I understand your concerns, but I looked at the email from several months ago when we paid the down payment, and the income requirement then was stated as $110k.  When my wife booked yesterday and paid the remainder, nothing was said about the different income requirement; it came through on the confirmation email.

At this point, there's a nearly certain chance that the in-laws will go, so the extra kid problem should be moot.  The only reason they wouldn't go is in case of a health issue.

In which of *my *posts did I indicate that I "have little interest in buying anything"?


----------



## jarta (Mar 22, 2012)

SeaJohn,   ...   "In which of *my* posts did I indicate that I "have little interest in buying anything"?"

"Thanks everyone!"  Post No. 10.

Perhaps I misinterpreted your thanking everyone for the advice in Post 10.  Perhaps you were just being polite when you thanked everyone in Post 10 but were not going to follow the advice given earlier in the thread.  

Posts 2-8 recommend you not buy at the presentation or that you buy resale - if anything.  I certainly agree with those posts.  You should not buy during the presentation.  But, if buy you must, you should try buying resale.

Are you really still thinking of buying at the presentation?   Salty


----------



## siesta (Mar 22, 2012)

jarta said:


> SeaJohn,   ...   "In which of *my* posts did I indicate that I "have little interest in buying anything"?"


jarta, I do not see any of his posts saying "he has no intention of buying *anything*", he can listen to the advice he got from us tuggers, still like the program after the tour, and buy resale. Then he would be a dues paying member as well as contributing to the management arm of HGVC.

As for your comment directed to him by the income requirements, surely if the sales department can make the numbers work when its to their advantage, the one attending shouldnt be lectured by you about it.


----------



## Remy (Mar 22, 2012)

I go to timeshare presentations because they offer me something for my time. They should expect that I'm there because I've been induced to attend, not because I have some burning desire to buy an overpriced timeshare. 

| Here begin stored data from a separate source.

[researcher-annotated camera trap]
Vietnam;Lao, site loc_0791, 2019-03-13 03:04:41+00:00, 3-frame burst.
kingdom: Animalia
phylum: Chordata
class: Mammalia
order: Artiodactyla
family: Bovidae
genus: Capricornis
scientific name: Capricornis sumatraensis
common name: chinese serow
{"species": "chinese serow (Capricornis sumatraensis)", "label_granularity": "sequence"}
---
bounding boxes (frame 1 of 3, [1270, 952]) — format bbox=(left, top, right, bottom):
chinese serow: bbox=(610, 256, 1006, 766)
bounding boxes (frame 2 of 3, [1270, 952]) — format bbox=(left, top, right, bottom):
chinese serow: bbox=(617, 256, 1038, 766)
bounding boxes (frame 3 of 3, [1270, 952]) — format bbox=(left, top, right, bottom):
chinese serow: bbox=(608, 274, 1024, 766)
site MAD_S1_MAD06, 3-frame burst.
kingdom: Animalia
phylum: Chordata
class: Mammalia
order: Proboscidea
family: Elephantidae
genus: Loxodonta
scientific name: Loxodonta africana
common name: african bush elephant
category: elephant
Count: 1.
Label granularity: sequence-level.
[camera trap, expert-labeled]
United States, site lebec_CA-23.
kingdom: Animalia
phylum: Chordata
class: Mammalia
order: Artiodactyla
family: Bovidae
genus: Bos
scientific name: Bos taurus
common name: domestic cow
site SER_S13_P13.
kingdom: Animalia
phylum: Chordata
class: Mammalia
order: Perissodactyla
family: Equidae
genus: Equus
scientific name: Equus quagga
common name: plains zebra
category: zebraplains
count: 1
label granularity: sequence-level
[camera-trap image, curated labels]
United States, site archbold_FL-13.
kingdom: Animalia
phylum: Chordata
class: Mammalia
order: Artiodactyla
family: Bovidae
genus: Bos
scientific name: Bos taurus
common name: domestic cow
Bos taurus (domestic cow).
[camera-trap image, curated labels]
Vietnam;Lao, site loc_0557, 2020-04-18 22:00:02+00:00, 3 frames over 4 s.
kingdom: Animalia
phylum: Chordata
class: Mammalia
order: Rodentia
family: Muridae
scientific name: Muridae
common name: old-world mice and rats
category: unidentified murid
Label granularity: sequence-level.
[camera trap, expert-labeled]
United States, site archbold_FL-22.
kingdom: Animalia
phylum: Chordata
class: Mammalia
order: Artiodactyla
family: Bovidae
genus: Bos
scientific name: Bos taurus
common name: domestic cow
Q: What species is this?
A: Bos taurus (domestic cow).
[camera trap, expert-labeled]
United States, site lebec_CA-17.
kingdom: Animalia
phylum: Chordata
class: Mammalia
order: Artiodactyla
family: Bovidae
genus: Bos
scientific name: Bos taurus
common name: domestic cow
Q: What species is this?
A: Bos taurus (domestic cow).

From what I've seen the income and other requirements are often used to overcome objections. "I don't have the money." Uh, yes you do, you make $125k a year. "I need to discuss it with my wife." Sure, go ahead, she's right here because we require you attend with her. 

I do believe the extra maintenance caused by crowding more into a room than is allowed (often by fire code) is borne by all of us who obey the rules. There's a difference between gaming a system to take advantage of deals and simply shifting costs to other owners.


----------



## SmithOp (Mar 22, 2012)

Its been my experience at Hawaii presentations the pressure is a lot less and I have been allowed to leave after a 60 min update. I'd be interested to know if l8trg8tr feels the same. 

If things get too tough there is always the easy way out. 
"I'm bidding on an eBay resale, I dont have any spare cash to pay the inflated developer prices".


----------



## gnorth16 (Mar 22, 2012)

Bring in some resale ads and a list of completed eBay listings.  I'm sure the salespeople know who Seth and Judi are, drop a name and some of their prices if ROFR comes up.

Enjoy your trip and don't wear out the furniture or I'll hunt you down!!!:rofl:


----------